Direction: Can you reproduce the mailing-list post about the kill(1) sigqueue() fixes, word for word and in full?

Document extract:
================================

Discussion:
[ast-developers] |sigqueue()| fixes+|EAGAIN| handling etc. ...
Roland Mainz
2013-08-18 23:07:49 UTC
Permalink
Hi!

----

Attached (as "astksh20130814_sigqueuerepeat001.diff.txt") is a patch
which fixes a couple of problems with kill(1)'s |sigqueue()| support.

** Changes:
- kill(1) now has a --repeat option to repeat |sigqueue()| if it
returns with |EAGAIN|. It turns out this can happen *very* often if
the |SIGQUEUE_MAX| limit is reached. Since this happens very very
*OFTEN* (and the detection and re-try on shell level a bit cumbersome)

================================

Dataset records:
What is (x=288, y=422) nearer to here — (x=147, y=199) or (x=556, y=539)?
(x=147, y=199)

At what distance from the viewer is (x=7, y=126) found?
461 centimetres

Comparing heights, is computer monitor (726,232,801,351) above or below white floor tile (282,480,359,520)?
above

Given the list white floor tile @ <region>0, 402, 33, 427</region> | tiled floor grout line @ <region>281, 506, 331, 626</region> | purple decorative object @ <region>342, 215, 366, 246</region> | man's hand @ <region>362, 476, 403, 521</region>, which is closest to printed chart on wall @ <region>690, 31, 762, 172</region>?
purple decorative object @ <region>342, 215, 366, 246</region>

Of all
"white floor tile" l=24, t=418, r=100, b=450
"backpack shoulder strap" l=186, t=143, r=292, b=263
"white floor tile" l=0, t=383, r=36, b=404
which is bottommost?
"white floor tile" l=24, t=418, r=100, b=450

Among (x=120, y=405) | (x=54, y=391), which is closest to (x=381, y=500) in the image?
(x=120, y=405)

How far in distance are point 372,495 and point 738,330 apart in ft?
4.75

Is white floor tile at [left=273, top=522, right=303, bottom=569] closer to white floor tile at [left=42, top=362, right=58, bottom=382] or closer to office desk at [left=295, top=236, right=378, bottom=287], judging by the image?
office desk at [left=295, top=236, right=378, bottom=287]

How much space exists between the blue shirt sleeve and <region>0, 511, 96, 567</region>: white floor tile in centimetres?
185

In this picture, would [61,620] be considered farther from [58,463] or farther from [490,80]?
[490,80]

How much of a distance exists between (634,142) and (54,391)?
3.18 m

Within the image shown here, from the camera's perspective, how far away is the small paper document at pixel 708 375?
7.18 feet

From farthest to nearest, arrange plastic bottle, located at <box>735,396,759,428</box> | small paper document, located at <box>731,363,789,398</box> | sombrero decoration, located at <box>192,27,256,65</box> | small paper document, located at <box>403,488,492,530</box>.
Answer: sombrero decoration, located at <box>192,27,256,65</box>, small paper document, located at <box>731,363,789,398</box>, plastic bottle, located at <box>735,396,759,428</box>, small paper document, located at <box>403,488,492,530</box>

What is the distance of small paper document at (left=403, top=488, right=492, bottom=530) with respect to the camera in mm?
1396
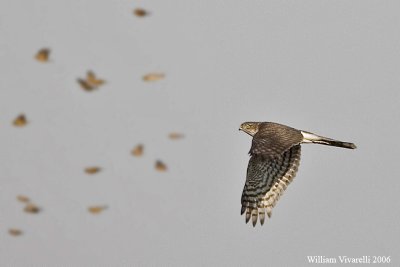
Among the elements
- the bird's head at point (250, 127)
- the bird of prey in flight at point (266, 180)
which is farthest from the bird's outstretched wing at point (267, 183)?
the bird's head at point (250, 127)

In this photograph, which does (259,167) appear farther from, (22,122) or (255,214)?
(22,122)

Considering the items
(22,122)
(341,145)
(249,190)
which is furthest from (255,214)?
(22,122)

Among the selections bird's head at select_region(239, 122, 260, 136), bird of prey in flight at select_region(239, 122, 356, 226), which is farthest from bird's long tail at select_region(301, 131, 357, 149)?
bird's head at select_region(239, 122, 260, 136)

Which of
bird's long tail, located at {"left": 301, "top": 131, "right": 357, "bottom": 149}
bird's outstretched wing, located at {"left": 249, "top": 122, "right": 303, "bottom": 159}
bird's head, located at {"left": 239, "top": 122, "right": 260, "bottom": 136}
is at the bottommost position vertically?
bird's outstretched wing, located at {"left": 249, "top": 122, "right": 303, "bottom": 159}

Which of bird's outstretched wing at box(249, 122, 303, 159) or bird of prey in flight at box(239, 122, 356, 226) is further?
bird of prey in flight at box(239, 122, 356, 226)

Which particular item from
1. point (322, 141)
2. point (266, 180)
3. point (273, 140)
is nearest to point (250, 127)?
point (266, 180)

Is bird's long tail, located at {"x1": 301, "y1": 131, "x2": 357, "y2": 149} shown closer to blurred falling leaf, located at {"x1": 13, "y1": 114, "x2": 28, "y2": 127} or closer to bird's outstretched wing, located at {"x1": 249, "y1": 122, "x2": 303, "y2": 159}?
bird's outstretched wing, located at {"x1": 249, "y1": 122, "x2": 303, "y2": 159}

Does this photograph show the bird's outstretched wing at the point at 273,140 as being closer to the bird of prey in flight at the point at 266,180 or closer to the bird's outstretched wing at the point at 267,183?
the bird of prey in flight at the point at 266,180

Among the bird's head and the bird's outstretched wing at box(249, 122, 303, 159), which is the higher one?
the bird's head
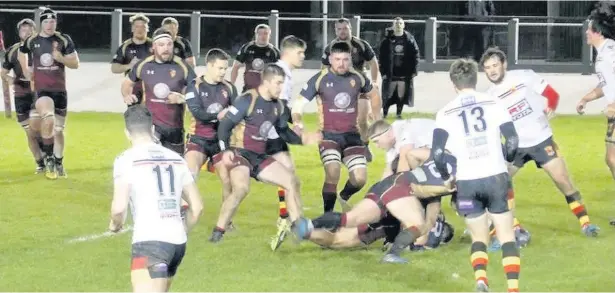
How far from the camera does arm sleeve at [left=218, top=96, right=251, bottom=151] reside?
12.5 meters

================================

Written reply:
Discussion:
[ast-developers] |sigqueue()| fixes+|EAGAIN| handling etc. ...
Roland Mainz
2013-08-18 23:07:49 UTC
Permalink
Hi!

----

Attached (as "astksh20130814_sigqueuerepeat001.diff.txt") is a patch
which fixes a couple of problems with kill(1)'s |sigqueue()| support.

** Changes:
- kill(1) now has a --repeat option to repeat |sigqueue()| if it
returns with |EAGAIN|. It turns out this can happen *very* often if
the |SIGQUEUE_MAX| limit is reached. Since this happens very very
*OFTEN* (and the detection and re-try on shell level a bit cumbersome)